→ Activity: Every single entry should be printed exactly.

(Data excerpts)
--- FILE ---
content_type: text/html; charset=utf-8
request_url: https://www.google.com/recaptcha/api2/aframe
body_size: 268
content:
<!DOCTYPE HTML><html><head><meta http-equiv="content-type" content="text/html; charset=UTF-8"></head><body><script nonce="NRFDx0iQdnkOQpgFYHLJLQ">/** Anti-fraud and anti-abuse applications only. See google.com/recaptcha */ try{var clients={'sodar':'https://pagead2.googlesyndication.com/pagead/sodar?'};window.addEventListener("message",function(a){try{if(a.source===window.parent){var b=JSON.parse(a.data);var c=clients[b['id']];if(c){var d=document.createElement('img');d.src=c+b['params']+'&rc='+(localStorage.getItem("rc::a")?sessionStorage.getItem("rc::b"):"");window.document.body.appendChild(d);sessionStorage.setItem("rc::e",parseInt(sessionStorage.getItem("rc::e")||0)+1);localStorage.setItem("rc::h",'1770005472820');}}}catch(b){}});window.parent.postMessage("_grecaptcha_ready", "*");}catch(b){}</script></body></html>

→ Solved problem:
--- FILE ---
content_type: text/html; charset=utf-8
request_url: https://www.google.com/recaptcha/api2/aframe
body_size: 268
content:
<!DOCTYPE HTML><html><head><meta http-equiv="content-type" content="text/html; charset=UTF-8"></head><body><script nonce="NRFDx0iQdnkOQpgFYHLJLQ">/** Anti-fraud and anti-abuse applications only. See google.com/recaptcha */ try{var clients={'sodar':'https://pagead2.googlesyndication.com/pagead/sodar?'};window.addEventListener("message",function(a){try{if(a.source===window.parent){var b=JSON.parse(a.data);var c=clients[b['id']];if(c){var d=document.createElement('img');d.src=c+b['params']+'&rc='+(localStorage.getItem("rc::a")?sessionStorage.getItem("rc::b"):"");window.document.body.appendChild(d);sessionStorage.setItem("rc::e",parseInt(sessionStorage.getItem("rc::e")||0)+1);localStorage.setItem("rc::h",'1770005472820');}}}catch(b){}});window.parent.postMessage("_grecaptcha_ready", "*");}catch(b){}</script></body></html>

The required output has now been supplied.